Paylaş
“Sahip olmak istediklerine sahip olabilme gücü” değil mi? Daha doğrusu şöyle söyleyeyim, seni mutlu edebilecek kadarına sahip olabilme gücüne diyorduk “zenginlik” diye.
Fazlası mutsuz ediyordu...
Hatta sadece “mal” ile ölçülmüyordu...
Klişelerden girecek olursam (ama doğru) şöyle kavramlar vardı sahi: Gönül zenginliği mesela...
Sonra ne bileyim, ruh zenginliği...
* * *
Peki nelerden oluşuyordu bunlar?
Senden önce yaşadığın yerde, hatta hiç bilmediğin, görmediğin uzak ülkelerde neler olmuş, insanlar nasıl yaşamış da bugünlere gelmiş öğrenmek...
İnsanlığın, dünyanın tarihini bilmek...
İçine her şey girer; siyaset, ekonomi, bilim...
Biraz sanat, biraz müzik...
Zor da değil ha!
Tamam, bir alan üzerine yoğunlaşmadıkça “her şeyi” bilmek olanaksız ama meraklı bir ruhsan eğer dünya senin...
Bak ne diyorum, DÜNYA SENİN!
* * *
Neler mi yapabilirsin?
Sıfırdan başlayıp bir dili anadilinmiş gibi konuşacak hale gelebilirsin.
Bir mesleği sıfırdan öğrenip ondan para kazanabilirsin.
Hayatınla ilgili cesur bir karar verip yepyeni bir insan olabilirsin.
Dünyayı değiştirecek bir adım atabilirsin.
Peki ne yapmak lazım?
İstersen kitaplardan bir deniz yap, vur kulacını var gücünle...
İstersen aç bilgisayarını, sanal yollarla dünyanın istediğin bir yerine git.
Ne bileyim, bir üniversite bul, ne eğitimler veriyor bak işte...

• [Yapılacaklar]
#1 Alıntı metinden "Tamam, bir alan" sözleriyle başlayıp "kulacını var gücünle..." sözlerine kadar süren bölümü aynen yeniden yazın.
#2 Alıntı metinde klişe olduğu ama doğru olduğu belirtilerek anılan iki zenginlik kavramı hangileridir?
Bu kayıtlara gerek yoktur.

• [Sağlanan veriler]
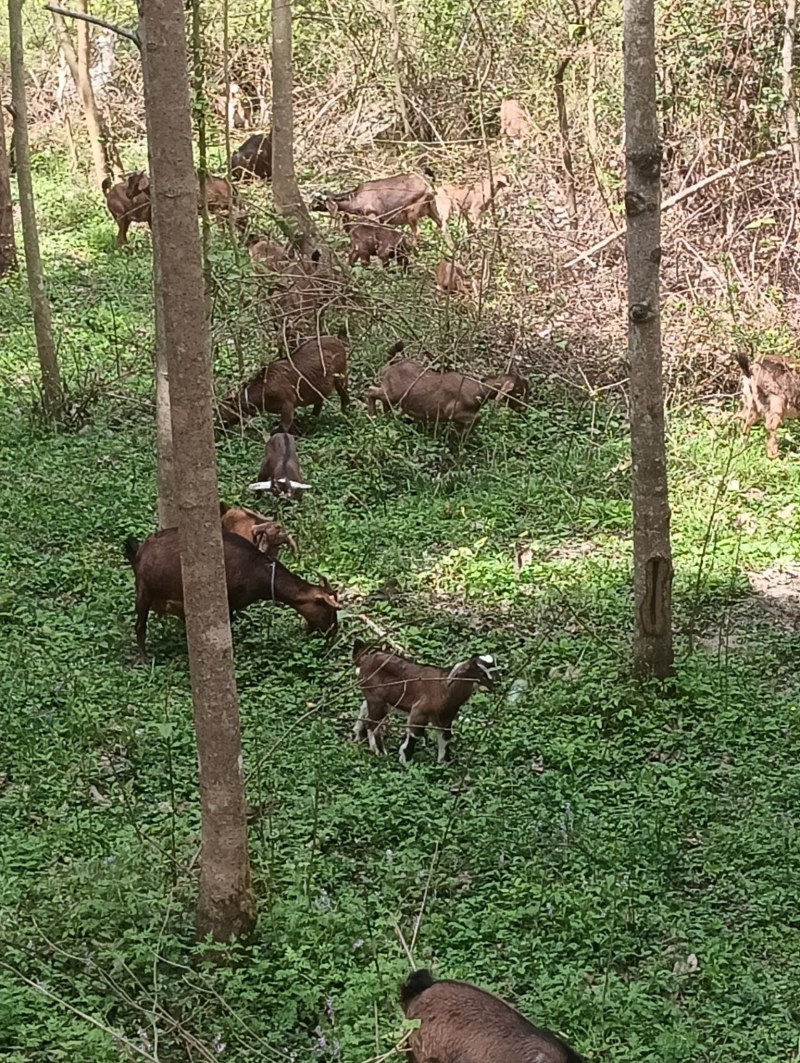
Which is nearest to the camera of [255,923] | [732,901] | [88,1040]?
[88,1040]

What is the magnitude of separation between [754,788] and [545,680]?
1.64 metres

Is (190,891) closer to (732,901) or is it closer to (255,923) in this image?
(255,923)

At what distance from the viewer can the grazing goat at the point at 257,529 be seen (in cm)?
1004

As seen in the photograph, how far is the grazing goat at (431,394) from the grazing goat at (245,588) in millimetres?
3316

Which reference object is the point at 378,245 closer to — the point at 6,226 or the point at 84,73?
the point at 6,226

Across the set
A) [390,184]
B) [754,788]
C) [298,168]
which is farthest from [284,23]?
[754,788]

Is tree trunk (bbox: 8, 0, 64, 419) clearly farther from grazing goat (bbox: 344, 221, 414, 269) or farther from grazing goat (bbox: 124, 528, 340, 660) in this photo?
grazing goat (bbox: 344, 221, 414, 269)

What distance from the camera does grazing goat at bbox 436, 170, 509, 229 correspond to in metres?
16.0

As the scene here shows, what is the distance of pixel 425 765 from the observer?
7.89m

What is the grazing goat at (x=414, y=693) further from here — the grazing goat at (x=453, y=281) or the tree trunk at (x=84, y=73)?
the tree trunk at (x=84, y=73)

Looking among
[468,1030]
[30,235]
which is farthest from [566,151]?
[468,1030]

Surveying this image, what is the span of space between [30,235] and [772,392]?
6684 mm

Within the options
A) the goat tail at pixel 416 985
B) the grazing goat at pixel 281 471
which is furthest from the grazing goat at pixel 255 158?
the goat tail at pixel 416 985

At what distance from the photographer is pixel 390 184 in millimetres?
17203
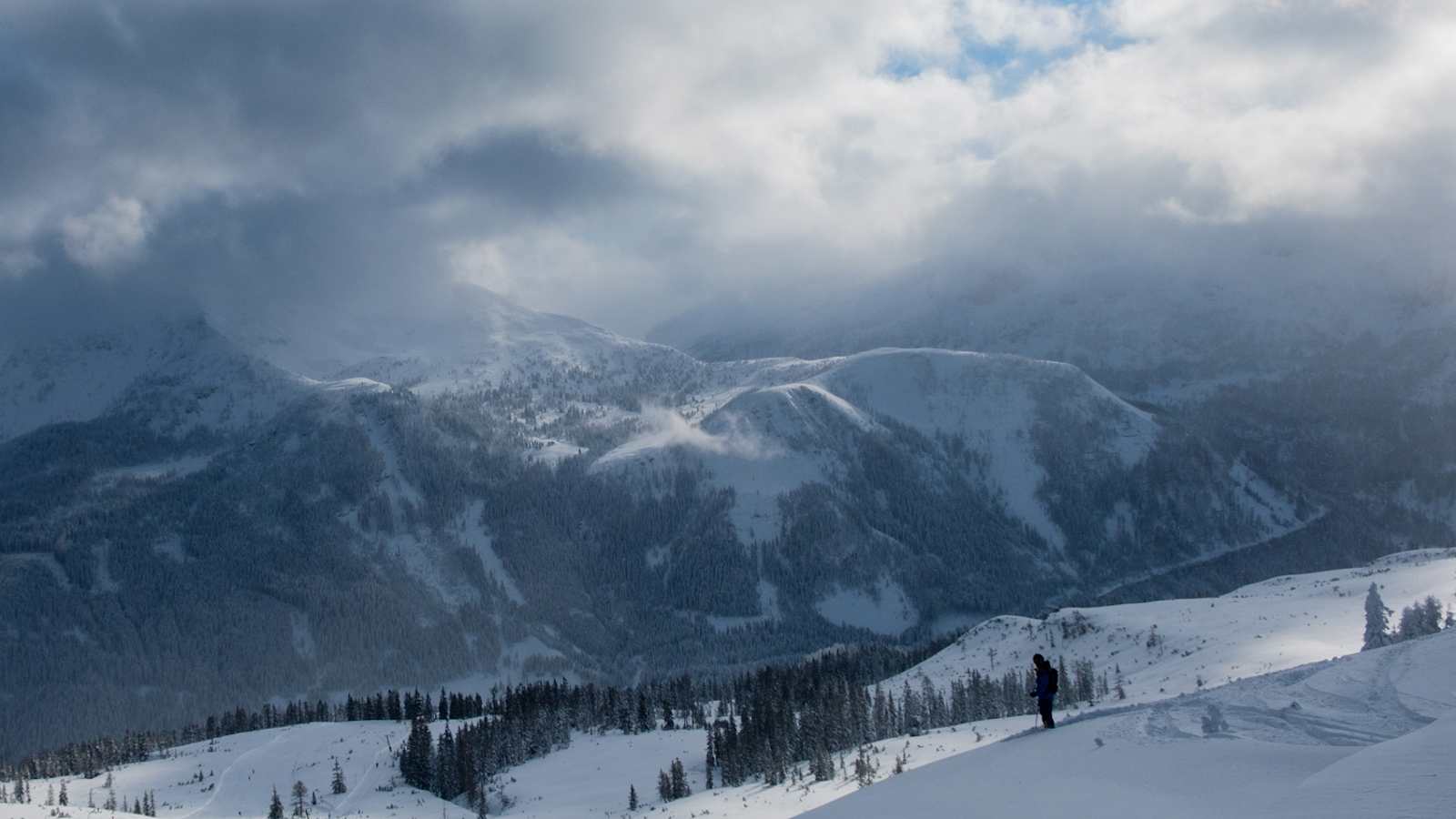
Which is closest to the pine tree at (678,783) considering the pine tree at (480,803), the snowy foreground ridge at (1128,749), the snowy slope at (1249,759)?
the snowy foreground ridge at (1128,749)

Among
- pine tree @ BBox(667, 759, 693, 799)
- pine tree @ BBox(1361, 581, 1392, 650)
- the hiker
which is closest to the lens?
the hiker

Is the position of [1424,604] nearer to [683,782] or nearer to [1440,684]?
[683,782]

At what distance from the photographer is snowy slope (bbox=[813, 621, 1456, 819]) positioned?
19094mm

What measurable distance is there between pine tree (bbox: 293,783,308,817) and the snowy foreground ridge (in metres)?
1.12

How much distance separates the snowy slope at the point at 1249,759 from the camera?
19.1 meters

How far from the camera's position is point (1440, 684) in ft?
91.4

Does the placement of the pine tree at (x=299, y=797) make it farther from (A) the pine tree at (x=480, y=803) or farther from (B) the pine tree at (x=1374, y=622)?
(B) the pine tree at (x=1374, y=622)

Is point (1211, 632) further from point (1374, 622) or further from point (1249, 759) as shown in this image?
point (1249, 759)

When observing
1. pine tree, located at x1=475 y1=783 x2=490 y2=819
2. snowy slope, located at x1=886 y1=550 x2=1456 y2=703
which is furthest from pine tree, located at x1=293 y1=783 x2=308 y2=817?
snowy slope, located at x1=886 y1=550 x2=1456 y2=703

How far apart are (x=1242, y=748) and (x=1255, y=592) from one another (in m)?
157

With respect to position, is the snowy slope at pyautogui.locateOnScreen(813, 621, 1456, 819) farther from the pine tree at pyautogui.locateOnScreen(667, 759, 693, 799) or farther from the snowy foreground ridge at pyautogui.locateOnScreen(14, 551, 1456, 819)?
the pine tree at pyautogui.locateOnScreen(667, 759, 693, 799)

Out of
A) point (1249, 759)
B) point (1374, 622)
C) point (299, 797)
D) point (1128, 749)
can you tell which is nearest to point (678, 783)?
point (299, 797)

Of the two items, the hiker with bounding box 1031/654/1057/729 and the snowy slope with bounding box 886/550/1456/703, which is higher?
the hiker with bounding box 1031/654/1057/729

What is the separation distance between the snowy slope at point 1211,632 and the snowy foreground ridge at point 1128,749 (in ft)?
1.49
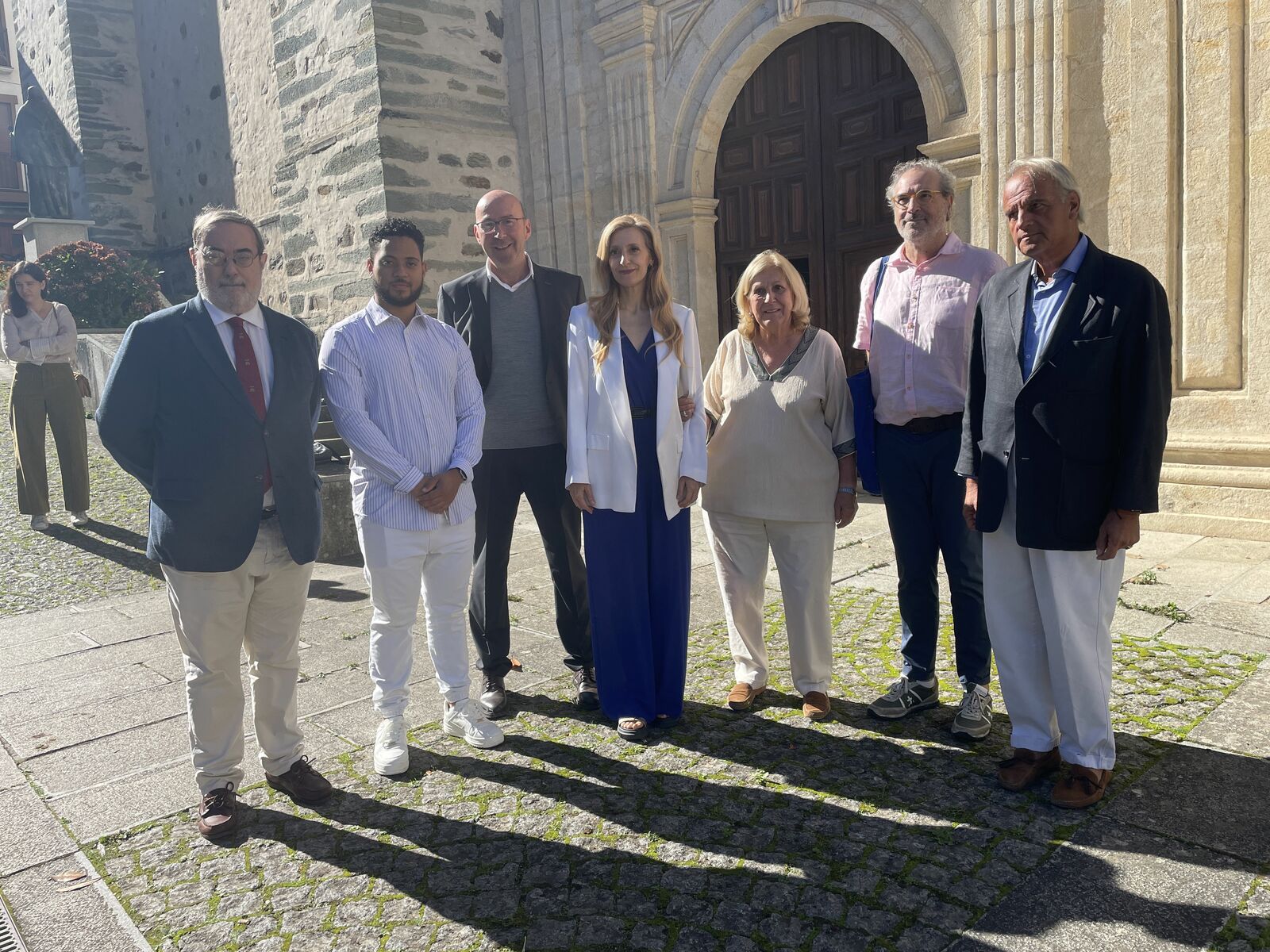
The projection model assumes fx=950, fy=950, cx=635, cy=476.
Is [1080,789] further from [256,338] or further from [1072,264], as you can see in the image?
[256,338]

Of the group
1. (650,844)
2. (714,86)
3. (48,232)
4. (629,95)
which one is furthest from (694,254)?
(48,232)

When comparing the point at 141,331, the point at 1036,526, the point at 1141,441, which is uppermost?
the point at 141,331

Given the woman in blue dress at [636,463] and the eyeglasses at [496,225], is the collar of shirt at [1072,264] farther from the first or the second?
the eyeglasses at [496,225]

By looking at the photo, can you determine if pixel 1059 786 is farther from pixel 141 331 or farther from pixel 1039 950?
pixel 141 331

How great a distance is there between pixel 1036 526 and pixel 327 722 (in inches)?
99.0

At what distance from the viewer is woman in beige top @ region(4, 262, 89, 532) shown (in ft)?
23.7

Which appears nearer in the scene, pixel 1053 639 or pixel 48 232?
pixel 1053 639

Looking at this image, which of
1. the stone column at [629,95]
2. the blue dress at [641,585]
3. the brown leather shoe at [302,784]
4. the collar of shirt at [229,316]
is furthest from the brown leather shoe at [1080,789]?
the stone column at [629,95]

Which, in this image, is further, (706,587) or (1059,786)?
(706,587)

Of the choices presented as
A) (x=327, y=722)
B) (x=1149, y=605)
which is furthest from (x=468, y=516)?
(x=1149, y=605)

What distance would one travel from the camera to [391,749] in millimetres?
3031

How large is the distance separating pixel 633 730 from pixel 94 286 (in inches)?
540

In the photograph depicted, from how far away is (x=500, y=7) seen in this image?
9742 millimetres

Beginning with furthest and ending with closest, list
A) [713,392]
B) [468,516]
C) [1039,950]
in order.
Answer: [713,392] → [468,516] → [1039,950]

• [Sırayla yanıtlar]
#1
Tamam, bir alan üzerine yoğunlaşmadıkça “her şeyi” bilmek olanaksız ama meraklı bir ruhsan eğer dünya senin...
Bak ne diyorum, DÜNYA SENİN!
* * *
Neler mi yapabilirsin?
Sıfırdan başlayıp bir dili anadilinmiş gibi konuşacak hale gelebilirsin.
Bir mesleği sıfırdan öğrenip ondan para kazanabilirsin.
Hayatınla ilgili cesur bir karar verip yepyeni bir insan olabilirsin.
Dünyayı değiştirecek bir adım atabilirsin.
Peki ne yapmak lazım?
İstersen kitaplardan bir deniz yap, vur kulacını var gücünle...

#2 Gönül zenginliği ve ruh zenginliği.